== ЗАДАЧА 1 ==
Ответьте по статье об Эрдмане на три вопроса, пометив ответы так же, как вопросы:
(а) В каком музее прошел юбилейный вечер драматурга?
(б) Сценарии каких фильмов, согласно статье, написал Эрдман?
(в) На какой улице сделана фотография четверых молодых людей?
== ЗАДАЧА 2 ==
Переведите на английский следующее предложение из статьи об Эрдмане: «Четверо красивых, стройных и невероятно элегантных молодых людей в ослепительно белых костюмах сфотографированы на фоне дежурного пейзажного задника у случайного фотографа на Тверском бульваре: Сергей Есенин, Анатолий Мариенгоф, Николай Эрдман, Павел Марков».
== ЗАДАЧА 3 ==
Продолжите статью об Эрдмане с того места, где она обрывается.

───── СТАТЬЯ ─────

Давайте думать об Эрдмане!
Недавно состоялся юбилейный вечер
знаменитого драматурга, которого большинство из
нас помнят лишь по пьесе “Самоубийца”. А многие
ли знают, что сценарии к фильмам “Веселые
ребята”, “Волга-Волга” тоже вышли
из-под его пера?
В его кабинете на письменном столе
горела старинная лампа под зеленым абажуром,
рядом стояла бутылка коньяка и лимон на
тарелочке. На тахте лежала седая такса...
Нет, не подумайте, что я пытаюсь представить себя
близким другом, “домашним человеком” Николая
Робертовича Эрдмана. Дескать, “с Пушкиным на
дружеской ноге”. Эта честь принадлежит другим.
Они замечательно рассказывали о знаменитом
драматурге на юбилейном вечере, что состоялся
недавно в Музее-квартире Вс.Э.Мейерхольда. И по
тому, как говорили о нем Андрей Хржановский, Юрий
Любимов, Сергей Юрский, Наталия Чидсон, видно
было, что всем им необычайно приятно, даже
сладостно вспоминать о нем. Такой был человек.
Такой был писатель. Позволю себе добавить только
одну подробность.
В квартире известного театроведа, учителя всех
современных театральных критиков старшего
поколения и первого завлита Художественного
театра Павла Александровича Маркова висела
фотография. Четверо красивых, стройных и
невероятно элегантных молодых людей в
ослепительно белых костюмах сфотографированы на
фоне дежурного пейзажного задника у случайного
фотографа на Тверском бульваре: Сергей Есенин,
Анатолий Мариенгоф, Николай Эрдман, Павел Марков.

───── ИСХОДНЫЕ ДАННЫЕ ─────

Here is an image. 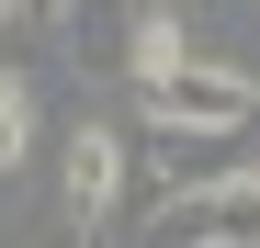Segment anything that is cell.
Here are the masks:
<instances>
[{
	"mask_svg": "<svg viewBox=\"0 0 260 248\" xmlns=\"http://www.w3.org/2000/svg\"><path fill=\"white\" fill-rule=\"evenodd\" d=\"M260 113V79L249 68H215V57H181V79L147 91V136H238Z\"/></svg>",
	"mask_w": 260,
	"mask_h": 248,
	"instance_id": "1",
	"label": "cell"
},
{
	"mask_svg": "<svg viewBox=\"0 0 260 248\" xmlns=\"http://www.w3.org/2000/svg\"><path fill=\"white\" fill-rule=\"evenodd\" d=\"M147 248H260V170L238 181H204V192H170Z\"/></svg>",
	"mask_w": 260,
	"mask_h": 248,
	"instance_id": "2",
	"label": "cell"
},
{
	"mask_svg": "<svg viewBox=\"0 0 260 248\" xmlns=\"http://www.w3.org/2000/svg\"><path fill=\"white\" fill-rule=\"evenodd\" d=\"M57 158H68V170H57V192H68L79 237H91V226L113 215V192H124V136H113V124H79V136H68Z\"/></svg>",
	"mask_w": 260,
	"mask_h": 248,
	"instance_id": "3",
	"label": "cell"
},
{
	"mask_svg": "<svg viewBox=\"0 0 260 248\" xmlns=\"http://www.w3.org/2000/svg\"><path fill=\"white\" fill-rule=\"evenodd\" d=\"M124 79H136V91L181 79V23H170V12H136V34H124Z\"/></svg>",
	"mask_w": 260,
	"mask_h": 248,
	"instance_id": "4",
	"label": "cell"
},
{
	"mask_svg": "<svg viewBox=\"0 0 260 248\" xmlns=\"http://www.w3.org/2000/svg\"><path fill=\"white\" fill-rule=\"evenodd\" d=\"M158 170H170V192H204V181H238V158H226V136H158Z\"/></svg>",
	"mask_w": 260,
	"mask_h": 248,
	"instance_id": "5",
	"label": "cell"
},
{
	"mask_svg": "<svg viewBox=\"0 0 260 248\" xmlns=\"http://www.w3.org/2000/svg\"><path fill=\"white\" fill-rule=\"evenodd\" d=\"M23 158H34V102H23V79L0 68V181H12Z\"/></svg>",
	"mask_w": 260,
	"mask_h": 248,
	"instance_id": "6",
	"label": "cell"
},
{
	"mask_svg": "<svg viewBox=\"0 0 260 248\" xmlns=\"http://www.w3.org/2000/svg\"><path fill=\"white\" fill-rule=\"evenodd\" d=\"M23 12H34V23H68V12H79V0H23Z\"/></svg>",
	"mask_w": 260,
	"mask_h": 248,
	"instance_id": "7",
	"label": "cell"
},
{
	"mask_svg": "<svg viewBox=\"0 0 260 248\" xmlns=\"http://www.w3.org/2000/svg\"><path fill=\"white\" fill-rule=\"evenodd\" d=\"M12 12H23V0H0V23H12Z\"/></svg>",
	"mask_w": 260,
	"mask_h": 248,
	"instance_id": "8",
	"label": "cell"
},
{
	"mask_svg": "<svg viewBox=\"0 0 260 248\" xmlns=\"http://www.w3.org/2000/svg\"><path fill=\"white\" fill-rule=\"evenodd\" d=\"M79 248H102V237H79Z\"/></svg>",
	"mask_w": 260,
	"mask_h": 248,
	"instance_id": "9",
	"label": "cell"
}]
</instances>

─────

== ОТВЕТ 1 ==
(а) В Музее-квартире Вс.Э.Мейерхольда.
(б) «Веселые ребята» и «Волга-Волга».
(в) На Тверском бульваре.

== ОТВЕТ 2 ==
Four handsome, slender, and incredibly elegant young men in dazzling white suits were photographed against a stock landscape backdrop by a chance photographer on Tverskoy Boulevard: Sergei Yesenin, Anatoly Mariengof, Nikolai Erdman, Pavel Markov.

== ОТВЕТ 3 ==
И еще одна фотография висела там – два молодых
джентльмена опять же в белых костюмах: Эрдман и
Марков – на Капри, у Горького. Ну, про Капри
понятно – заграница, Италия все-таки. А Тверской
бульвар? И тогда Марков рассказал, что, будучи
гимназистом и уже намереваясь стать литератором,
Николай Эрдман увидел как-то на обложке
популярного в начале века журнала “Нива”
фотографию знаменитого итальянского драматурга
Габриеле Д’Аннунцио: писатель в белом костюме
стоял на ступенях своего замка в окружении своры
белых борзых собак. И эта картинка стала для
Эрдмана своего рода моделью жизни настоящего
писателя.
Но реальная жизнь приготовила ему другие цвета и
другие повороты.
Поначалу все получалось замечательно. Николай
Эрдман начинал как поэт, примыкал к имажинистам и
подписал их первый манифест вместе с Есениным,
Мариенгофом, Шершеневичем, Кусиковым. Но
основной площадкой, где резвился молодой
писатель в начале 20-х годов, были многочисленные
кабаре, театры миниатюр, эстрадные студии,
цирки... Сатирические стишки и куплеты,
сочиненные Эрдманом, распевала вся Москва, а его
песня “Шумит ночной Марсель”, музыку к которой
написал Ю.Милютин, гремела по всей стране. Правда,
не многие знали, кто ее автор.
А в 1925 году Эрдмана настигла настоящая слава –
Вс.Э.Мейерхольд поставил его комедию “Мандат”.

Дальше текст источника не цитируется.